Mahan Lecture: Untold Stories of the Enslaved

Posted on March 8, 2017
Joy Washington

Dr. Erica DunbarDr. Erica Armstrong Dunbar As a young girl, Dr. Erica Armstrong Dunbar discovered she loves a good story. Today, she is considered one of the leading historians of her generation on the history of African-American women in 18th and 19th century America. For this year’s Mahan Lecture at the University of South Alabama, she will speak on “The Founding of a Nation Through the Eyes of the Enslaved: The Life of Ona Judge,” at 7 p.m., March 13, at the Laidlaw Performing Arts Center Recital Hall. The event is free and open to the public.

Dunbar, the Charles and Mary Beard Professor of History at Rutgers University, will share and discuss details from her latest book, “Never Caught: The Washingtons' Relentless Pursuit of Their Runaway Slave, Ona Judge.”

“I have always loved reading. It gave me the opportunity to go places in my mind as a child. While in college, I was exposed to African-American history for the first time,” Dunbar said. “I am a historian because I want to learn and translate history in order to improve the present and future. This story of Ona Judge reminds us there’s always a chance to improve one’s life.”

Dunbar wanted to specifically tell the stories of black women in the urban north. While she was conducting research in graduate school, she came across a 1796 advertisement in a newspaper where President George Washington and his wife, Martha, were seeking to have their runaway slave, Ona Judge, returned. Judge risked her life, but remained free with the help of other free blacks and abolitionists.

"Dr. Dunbar is one of the premier scholars of her generation.  ‘Never Caught’ is a testament to this.  For far too long, enslaved African and African-American women have not been the focus of slavery scholarship until more recently,” Dr. Martha Jane Brazy, associate professor of history at South, explained. “Some of the most exciting scholarship in this field is that which illuminates the lives of enslaved women and Dr. Dunbar's book leads the way while also shedding new light on the rhetoric of liberty and the reality of enslavement in early America." 
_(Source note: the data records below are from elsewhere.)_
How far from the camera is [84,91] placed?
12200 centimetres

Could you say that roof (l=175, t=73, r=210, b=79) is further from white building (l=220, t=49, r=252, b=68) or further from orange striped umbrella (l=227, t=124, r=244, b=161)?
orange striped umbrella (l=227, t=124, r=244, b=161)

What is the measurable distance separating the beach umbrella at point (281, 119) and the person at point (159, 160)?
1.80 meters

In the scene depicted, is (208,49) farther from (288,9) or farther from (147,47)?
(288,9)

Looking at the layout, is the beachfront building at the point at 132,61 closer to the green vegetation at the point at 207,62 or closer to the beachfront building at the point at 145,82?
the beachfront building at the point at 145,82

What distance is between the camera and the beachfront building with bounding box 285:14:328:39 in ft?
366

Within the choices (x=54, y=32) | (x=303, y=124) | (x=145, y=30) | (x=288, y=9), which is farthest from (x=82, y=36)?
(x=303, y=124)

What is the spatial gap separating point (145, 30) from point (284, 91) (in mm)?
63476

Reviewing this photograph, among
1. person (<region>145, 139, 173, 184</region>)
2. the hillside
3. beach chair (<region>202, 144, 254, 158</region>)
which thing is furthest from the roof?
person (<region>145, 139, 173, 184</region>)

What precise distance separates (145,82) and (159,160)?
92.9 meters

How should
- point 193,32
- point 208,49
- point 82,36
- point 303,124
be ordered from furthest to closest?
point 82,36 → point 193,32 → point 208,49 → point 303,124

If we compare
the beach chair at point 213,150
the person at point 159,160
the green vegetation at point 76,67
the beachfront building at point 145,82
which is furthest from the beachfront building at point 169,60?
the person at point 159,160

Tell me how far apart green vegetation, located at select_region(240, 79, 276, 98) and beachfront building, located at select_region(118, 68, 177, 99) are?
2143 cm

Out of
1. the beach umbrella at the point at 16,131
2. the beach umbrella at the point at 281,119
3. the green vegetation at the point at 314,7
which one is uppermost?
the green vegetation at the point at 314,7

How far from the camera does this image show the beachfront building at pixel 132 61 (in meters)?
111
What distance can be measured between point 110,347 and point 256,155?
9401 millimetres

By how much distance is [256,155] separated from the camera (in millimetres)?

Dunbar earned her bachelor’s degree from the University of Pennsylvania, where she majored in history and African-American Studies, and her Ph.D. in American history from Columbia University. She has written numerous books, articles, op-ed pieces and monographs. “Never Caught” was named as a non-fiction finalist for the National Book Award.

Dunbar is noted for making history in 2011 by becoming the inaugural director of the Program in African-American History at the Library Company of Philadelphia, the nation’s first library and one of its oldest cultural institutions.

“I wanted to change the outlook of American history and add a more diverse viewpoint,” Dunbar noted. “I believe scholarship can drive social movements.”

USA’s Mahan Lecture is named after Dr. Howard F. Mahan, the founder of the department of history in the College of Arts and Sciences. With the generous support of the University of South Alabama Foundation, the department of history has established an annual lecture in honor of Professor Mahan’s enduring contributions to his students, colleagues, community and state.